> LISTE DES TÂCHES
(1) Dans le texte sur la prise en charge des toxicomanes, énumérez les secteurs qu'il est jugé urgent de convaincre de participer à cette prise en charge.
(2) Recopiez mot pour mot un passage du texte sur la prise en charge des toxicomanes : commencez aux mots « Il est évidemment » et arrêtez-vous après les mots « cette pathologie complexe. ».

Il est évidemment nécessaire de maintenir et de développer les efforts entrepris depuis plusieurs années: renforcer les équipes de réduction des risques, poursuivre la transformation du secteur de la toxicomanie pour qu'il offre une véritable prise en charge globale, reconnaître aux médecins généralistes qui s'engagent leur rôle coordonnateur des soins dans cette pathologie complexe.

Mais cela ne suffit pas. Il est urgent de convaincre d'autres secteurs - hépatologie, urgences, psychiatrie - de participer à la prise en charge. Comme les services hospitaliers spécialisés dans l'infection VIH l'ont fait, ils peuvent s'adapter à cette clientèle fragile et difficile. Les nouvelles possibilités thérapeutiques pour soigner l'hépatite C doivent être effectivement accessibles aux toxicomanes dans les services d'hépatologie, aujourd'hui souvent réticents. Les urgences hospitalières sont mal préparées à recevoir les usagers de drogue et les rejettent trop souvent, faute de reconnaître certains de leurs symptômes comme de véritables besoins médicaux, notamment dans le domaine psychiatrique. Si les équipes engagées dans le soin aux toxicomanes font déjà un travail de soutien psychologique considérable, les pathologies psychiatriques qui apparaissent notamment après un sevrage ou au cours d'un traitement de substitution exigent le concours des services spécialisés. Or, actuellement, le secteur psychiatrique s'en désintéresse totalement.

A ces problèmes maintenant bien cernés s'ajoutent les changements induits par l'évolution des toxicomanies: augmentation de la consom- mation de cocaïne et des drogues de synthèse accentuée par l'évolution du trafic international, polytoxicomanies associant alcool, médicaments et drogues illicites. Face à ces situations nouvelles, il n'existe pas encore de stratégies thérapeutiques éprouvées. Cela appelle un effort de recherche fondamentale et clinique mais aussi d'expérimentation de terrain et de concertation avec les professionnels de la réduction des risques qui font cruellement défaut.

> DONNÉES SOURCES
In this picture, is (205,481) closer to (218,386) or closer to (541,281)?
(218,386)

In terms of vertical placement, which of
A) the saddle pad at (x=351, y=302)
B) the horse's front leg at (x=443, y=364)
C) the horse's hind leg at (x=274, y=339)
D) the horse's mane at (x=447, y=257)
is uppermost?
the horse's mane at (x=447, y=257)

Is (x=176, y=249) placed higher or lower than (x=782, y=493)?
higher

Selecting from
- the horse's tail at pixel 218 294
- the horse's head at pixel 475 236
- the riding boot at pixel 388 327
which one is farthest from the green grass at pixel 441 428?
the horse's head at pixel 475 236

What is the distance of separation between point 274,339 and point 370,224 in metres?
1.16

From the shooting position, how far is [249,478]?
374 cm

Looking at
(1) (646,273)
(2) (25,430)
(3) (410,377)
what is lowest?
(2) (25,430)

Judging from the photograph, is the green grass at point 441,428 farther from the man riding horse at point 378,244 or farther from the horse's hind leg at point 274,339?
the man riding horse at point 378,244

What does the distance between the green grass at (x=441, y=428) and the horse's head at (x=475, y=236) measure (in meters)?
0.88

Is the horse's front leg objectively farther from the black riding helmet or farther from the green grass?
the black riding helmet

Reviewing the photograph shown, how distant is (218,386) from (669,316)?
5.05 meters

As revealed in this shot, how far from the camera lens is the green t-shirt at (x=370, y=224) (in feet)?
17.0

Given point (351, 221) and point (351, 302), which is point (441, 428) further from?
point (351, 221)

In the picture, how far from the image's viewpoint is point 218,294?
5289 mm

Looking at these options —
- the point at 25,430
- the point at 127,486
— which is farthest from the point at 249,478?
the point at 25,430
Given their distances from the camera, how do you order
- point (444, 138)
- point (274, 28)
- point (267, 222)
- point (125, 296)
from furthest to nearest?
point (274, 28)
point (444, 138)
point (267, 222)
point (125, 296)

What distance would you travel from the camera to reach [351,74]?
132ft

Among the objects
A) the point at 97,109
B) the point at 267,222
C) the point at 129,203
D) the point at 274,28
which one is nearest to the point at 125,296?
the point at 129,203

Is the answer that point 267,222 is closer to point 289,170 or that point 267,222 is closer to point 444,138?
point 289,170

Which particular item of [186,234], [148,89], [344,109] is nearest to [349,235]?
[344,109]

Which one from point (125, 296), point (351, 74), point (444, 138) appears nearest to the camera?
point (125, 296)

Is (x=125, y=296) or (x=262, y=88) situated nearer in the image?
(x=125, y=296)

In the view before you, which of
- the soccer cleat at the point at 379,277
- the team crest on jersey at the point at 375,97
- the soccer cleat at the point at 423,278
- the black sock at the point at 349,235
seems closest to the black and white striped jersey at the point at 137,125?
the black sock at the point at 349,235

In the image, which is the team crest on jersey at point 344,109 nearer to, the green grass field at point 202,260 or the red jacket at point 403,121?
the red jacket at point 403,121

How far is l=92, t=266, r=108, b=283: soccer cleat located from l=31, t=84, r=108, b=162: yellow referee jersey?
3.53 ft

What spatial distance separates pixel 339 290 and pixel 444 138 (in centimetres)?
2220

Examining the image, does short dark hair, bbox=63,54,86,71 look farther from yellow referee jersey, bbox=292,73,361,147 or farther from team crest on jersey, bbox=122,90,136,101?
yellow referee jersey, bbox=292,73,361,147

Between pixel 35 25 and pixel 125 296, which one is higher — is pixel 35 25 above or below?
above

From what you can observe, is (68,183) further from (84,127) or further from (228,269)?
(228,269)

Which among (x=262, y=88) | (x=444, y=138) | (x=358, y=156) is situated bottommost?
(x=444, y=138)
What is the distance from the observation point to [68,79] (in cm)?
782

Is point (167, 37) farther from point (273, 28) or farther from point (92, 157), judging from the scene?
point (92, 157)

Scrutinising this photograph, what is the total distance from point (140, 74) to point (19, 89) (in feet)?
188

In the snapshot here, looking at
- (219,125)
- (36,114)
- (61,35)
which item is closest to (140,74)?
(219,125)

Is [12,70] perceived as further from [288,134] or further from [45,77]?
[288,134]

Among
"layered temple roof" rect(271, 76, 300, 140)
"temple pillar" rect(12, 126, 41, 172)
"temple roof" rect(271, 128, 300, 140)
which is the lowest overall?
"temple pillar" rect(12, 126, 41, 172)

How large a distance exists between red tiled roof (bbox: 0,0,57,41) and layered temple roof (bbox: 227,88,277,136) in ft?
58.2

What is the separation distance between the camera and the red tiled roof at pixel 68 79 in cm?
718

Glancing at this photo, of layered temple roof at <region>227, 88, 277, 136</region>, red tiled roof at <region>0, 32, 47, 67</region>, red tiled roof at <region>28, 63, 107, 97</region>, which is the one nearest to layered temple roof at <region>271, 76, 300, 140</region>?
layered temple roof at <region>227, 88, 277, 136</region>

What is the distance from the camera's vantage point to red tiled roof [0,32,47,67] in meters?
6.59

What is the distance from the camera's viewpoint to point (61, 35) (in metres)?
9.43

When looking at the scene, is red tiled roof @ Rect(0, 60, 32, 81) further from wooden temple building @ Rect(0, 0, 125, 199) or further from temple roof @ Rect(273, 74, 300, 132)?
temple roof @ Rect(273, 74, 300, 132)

> RÉPONSES AUX TÂCHES
(1) Hépatologie, urgences, psychiatrie.

(2)
Il est évidemment nécessaire de maintenir et de développer les efforts entrepris depuis plusieurs années: renforcer les équipes de réduction des risques, poursuivre la transformation du secteur de la toxicomanie pour qu'il offre une véritable prise en charge globale, reconnaître aux médecins généralistes qui s'engagent leur rôle coordonnateur des soins dans cette pathologie complexe.